I will start showing the replacement of the two electrolytic capacitors on the floating chassis. They are part of the Beogram 8002 +5 VDC power supply regulation.

These photos go through the replacement from beginning to finish.



























As I typically do, I replace capacitors that have values 4.7uF and less with WIMA MKS capacitors. On the capacitors greater than 4.7uF I use high quality Japanese 105°C electrolytic capacitors. 

Next, here is the old and the new muting relay.  The new relay is an Omron relay as was the original.  The new relay however it fully sealed.






























I changed out the 4C1 capacitor, inside the transformer box next. It is a bipolar type capacitor used in the tangential drive platter motor circuit of the Beogram 8002. 

The original 4C1 capacitor is quite large which is probably why it ended up inside the transformer box.
The modern replacement capacitor is a much smaller physical size so we like using a 3D printed mounting plate for it when we do the replacement.
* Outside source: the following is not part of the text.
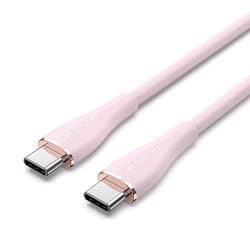Vention USB 2.0 C Male to C Male 5A Cable 1M Pink Silicone Type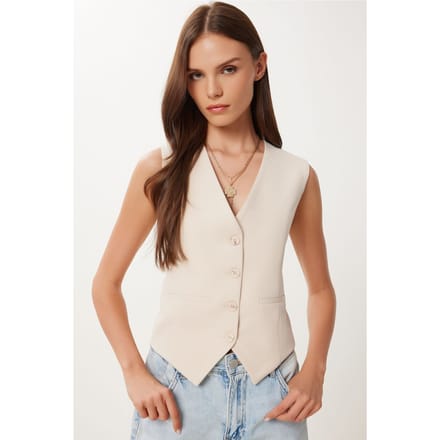 Crop Knop Vest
Here are the before and after photos.






























When I start on the PCB1 and PCB2 capacitor replacement I do usually begin with the microcomputer board (PCB2) first. So that is the case here.
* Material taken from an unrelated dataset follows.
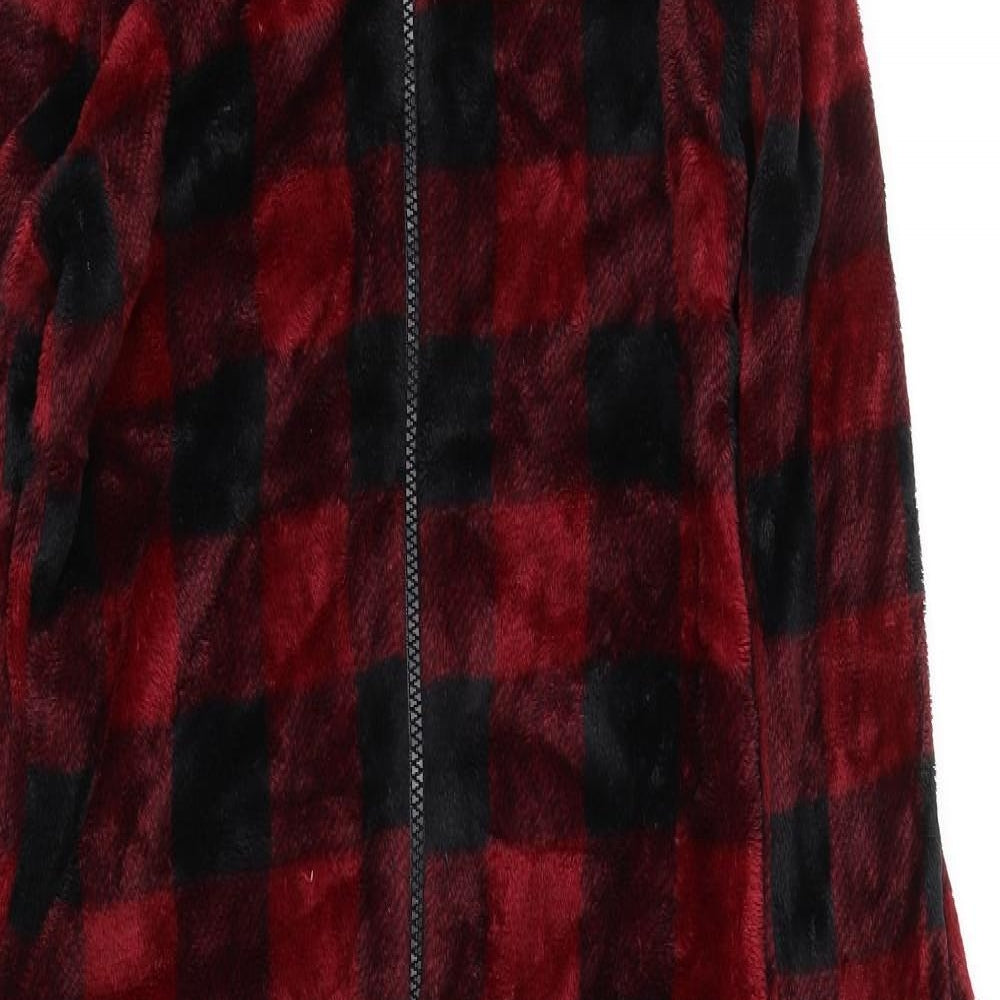 Matalan Boys Red Plaid   One Piece Size 12 Years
There is only one electrolytic capacitor to replace on PCB2.  That is 2C28 and it is quite important. It is a filter capacitor for the +5 VDC to the microcomputer IC.  
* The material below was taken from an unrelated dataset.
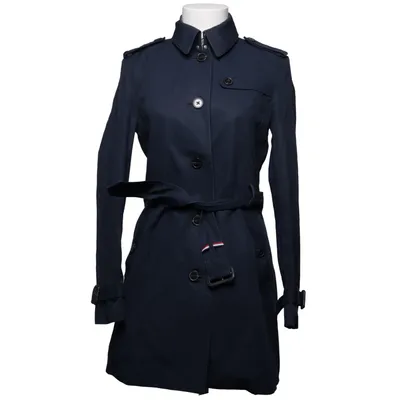 Trenchcoat (Blå) fra Tommy Hilfiger Bomuld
The fit is very tight inside PCB2.  My method of replacing 2C28 now is to cut the leads first to remove it.  Then I desolder the remaining leads.  It is much easier that way with 2C28 out of the way.

I also like to remove the microcomputer IC and replace its 40-pin socket at the same time.

























































One thing to notice regarding 2C28 is that the negative lead has to be soldered to both sides of the board.  That is important of course and is easy to overlook.

Here are the new and original 40-pin 2IC1 sockets side-by-side.  The new socket is a beefier design with tulip style pins.
















Here is the new 2C28 capacitor installed followed by the new 2IC1 socket.
























































Here is 2IC1 reinstalled. 

It is always worth mentioning that you need to follow good electronic precautions for static electricity when handling delicate integrated circuit devices.
 




























Finally, here are the before and after photos of the main board (PCB1) capacitor replacements.

Before






























After






























Another important note regarding the capacitor replacement tasks on PCB1 and PBC2...
A problem we have seen before on the two boards is with the solder connections where the board connectors mount to the circuit boards.  For that reason we always reflow all of the solder points for all the board connector pins.  That is true for other vintage B&O audio components as well.

The main electrical work is done.  I still need to add my test connector to the button control panel that makes the service manual adjustment for the scanning LDR devices easier.  I will do that in the next step along with cleaning the floating chassis, lubricating and adjusting the tangential arm assembly and changing the servo motor belt.